Following up this idea, he tried many experiments and eventually succeeded in producing, by distilling cannel coal at a low heat, a fluid resembling petroleum, which when treated in the same way as the seep oil gave similar products. Young found that by slow distillation he could obtain a number of useful liquids from it, one of which he named "paraffine oil" because at low temperatures it congealed into a substance resembling paraffin wax.[4]
The production of these oils and solid paraffin wax from coal formed the subject of his patent dated 17 October 1850. In 1850 Young & Meldrum and Edward William Binney entered into partnership under the title of E.W. Binney & Co. at Bathgate in West Lothian and E. Meldrum & Co. at Glasgow; their works at Bathgate were completed in 1851 and became the first truly commercial oil-works in the world, using oil extracted from locally mined torbanite, lamosite, and bituminous coal to manufacture naphtha and lubricating oils; paraffin for fuel use and solid paraffin were not sold till 1856.
In 1852 Young left Manchester to live in Scotland and that same year took out a US patent[5] for the production of paraffin oil by distillation of coal. Both the US and UK patents were subsequently upheld in both countries in a series of lawsuits and other producers were obliged to pay him royalties.[4] Torbanite was exceptionally rich, yielding 537 litres of petroleum spirit per tonne but it was a finite resource, which was completely exhausted by 1862. Geological surveys at the time showed the potential for similar sedimentary deposits in West Lothian, leading to the discovery of oil shales at Broxburn in 1858.[6] The oil shales were less rich, typically yielding 150-180 litres per tonne, but the discovery meant that Young could extend his operations to West Lothian.

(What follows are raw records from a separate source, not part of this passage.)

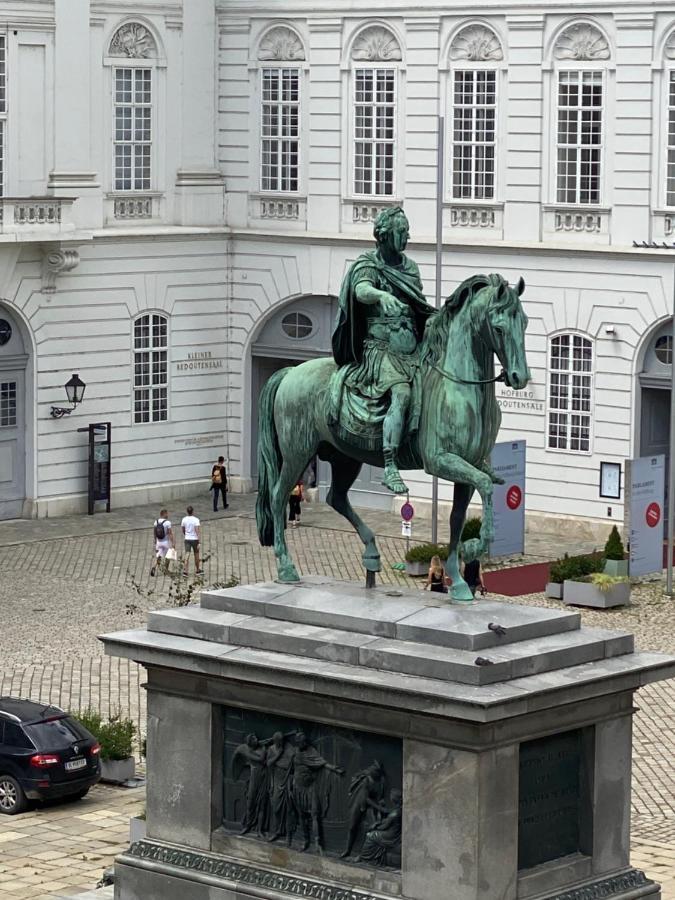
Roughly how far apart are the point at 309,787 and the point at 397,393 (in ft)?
11.7

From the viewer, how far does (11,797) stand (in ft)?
96.4

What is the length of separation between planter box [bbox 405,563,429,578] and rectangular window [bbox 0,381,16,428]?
9870mm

In 1865 Young bought out his business partners and built second and larger works at Addiewell, near West Calder. It was a substantial industrial complex, in its time one of the largest chemical works in Scotland. In 1866 Young sold the concern to Young's Paraffin Light and Mineral Oil Company. Although Young remained in the company, he took no active part in it, instead withdrawing from business to occupy himself with yachting, travelling, scientific pursuits, and looking after the estates which he had purchased.
The company continued to grow and expanded its operations, selling paraffin oil and paraffin lamps all over the world and earning for its founder the nickname "Paraffin" Young. Addiewell remained the centre of operations for Young's Paraffin Light and Mineral Oil Co. Ltd.. By the 1900s nearly 2 million tons of shale were being extracted annually, employing 4,000 men. The West Lothian oil-shale industry peaked in around 1892 operating 120 oil shale works, but the end was approaching.[7] Retorting the oil shale was energy intensive and expensive. Cheaper free-flowing petroleum from Russia and later the USA, effectively priced oil shales out of the market, causing the industry to almost collapse by 1919, long after Young himself had died.[8] Young's refinery closed around 1921.[lower-alpha 1]
Young's wife died on 6 April 1868,[14] and by 1871 he had moved with his children to Kelly House, near Wemyss Bay in the district of Inverkip. The 1881 census record shows him living with his son and daughter at this estate. Young died at the age of 71 in his home on 16 May 1883, in the presence of his son James.[2] He was buried at Inverkip churchyard.[15]